# SmartObjeke umbenennen



## docma (6. Mai 2014)

Hallo,

Ich habe ein Template gebastelt, nun ist mir aufgefallen das ich viel den Namen "Test" verwendet habe (bei den Smartobjekten).
Gibt es eine möglichkeit diese verknüpfungen umzubenennen ohne das ich alles nochmal einsetzten muss?

LG


----------



## Martin Schaefer (6. Mai 2014)

Ich bin mir zwar relativ sicher, dass ich irgendwas falsch verstanden habe, aber du kannst doch Layer ganz einfach umbenennen? Wenn dich die Klickerei nervt, dann kannst du auch die Tabulator-Taste nutzen, um von Ebene zu Ebene zu springen und direkt den Ebenennamen eingeben zu können.

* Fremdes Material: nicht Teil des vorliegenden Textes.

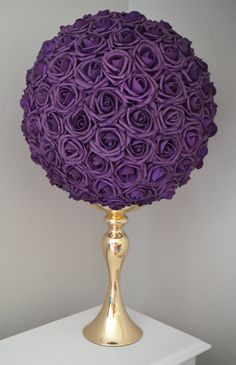 a gold vase with purple flowers on it sitting on a white shelf next to a wall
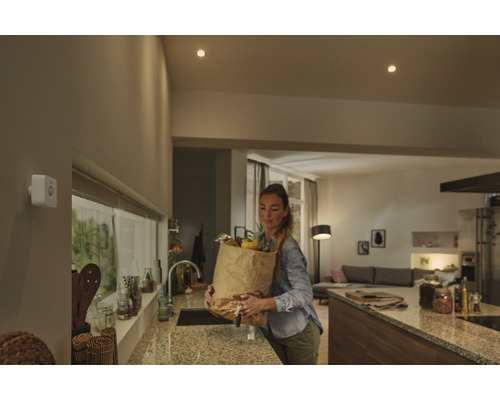 Femeie cu sacoșă de cumpărături în bucătărie sub spoturi de tavan și un senzor de mișcare.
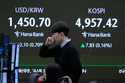 Currency traders watch monitors near a screen showing the Korea Composite Stock Price Index…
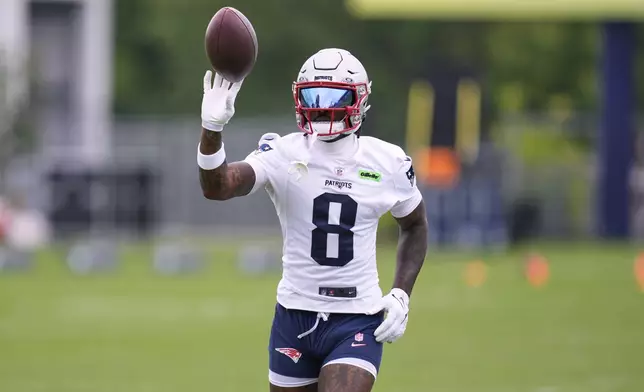 New England Patriots wide receiver Stefon Diggs tosses the ball after catching a pass during an NFL football practice, Monday, June 9, 2025, in Foxborough, Mass. (AP Photo/Charles Krupa)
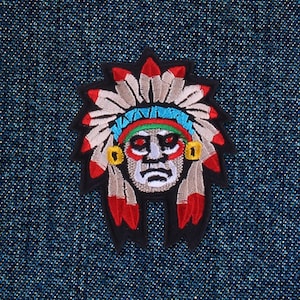 Peut inclure: Écusson brodé représentant le visage d'un chef amérindien avec une coiffe de plumes. L'écusson a une bordure noire et est posé sur un fond en denim bleu. La coiffe comprend des accents rouges, blancs et bleus.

Wenn es noch komfortabler gehen soll, dann musst du dir ein Script schreiben. Vermutlich overkill wenn du das nicht ständig machen musst, sondern eher eine einmalige Aktion für dein Templatefile ist.

Was meinst du mit "Verknüpfungen"? Dieser Begriff sagt mir im Moment erstmal nichts, im Zusammenhang mit Ebenen. *kopfkratz*

Gruß
Martin


----------



## docma (6. Mai 2014)

Hallo Martin,

Also es geht nicht um den Namen der Ebene, sondern um den Namen des SmartObjektes.

z.B. du ziehst ein *test.jpg in eine offene *psd Datei. Nun erstellt dir Photoshop ein SmartObjekt. 
Nach Doppelklick auf das SmartObjekt kommst du also in den Bearbeitungsmodus von *test.jpg -> diesen Namen würde ich gerne ändern ohne das ich nochmals alles platzieren und verzerren muss.

Ich weiss in CC kann mann dies einfach mit Verknüpfungen lösen. Ich Arbeite aber noch mit CS6, hier wird dies noch Temporär gelöst.


----------



## Martin Schaefer (6. Mai 2014)

Ah, ok. Jetzt verstehe ich was du machen möchtest.
Leider kenne ich keine Möglichkeit, den intern gespeicherten Dateinamen zu editieren, auch nicht via Script. Aber ich kenne ein schickes, kleines Plugin, dass es dir ermöglicht, Smartobjects mit externen Dateien zu verknüpfen, auch ohne Photoshop CC. 

Schau einfach mal hier nach:
http://www.canlinkit.com

Gruß
Martin


----------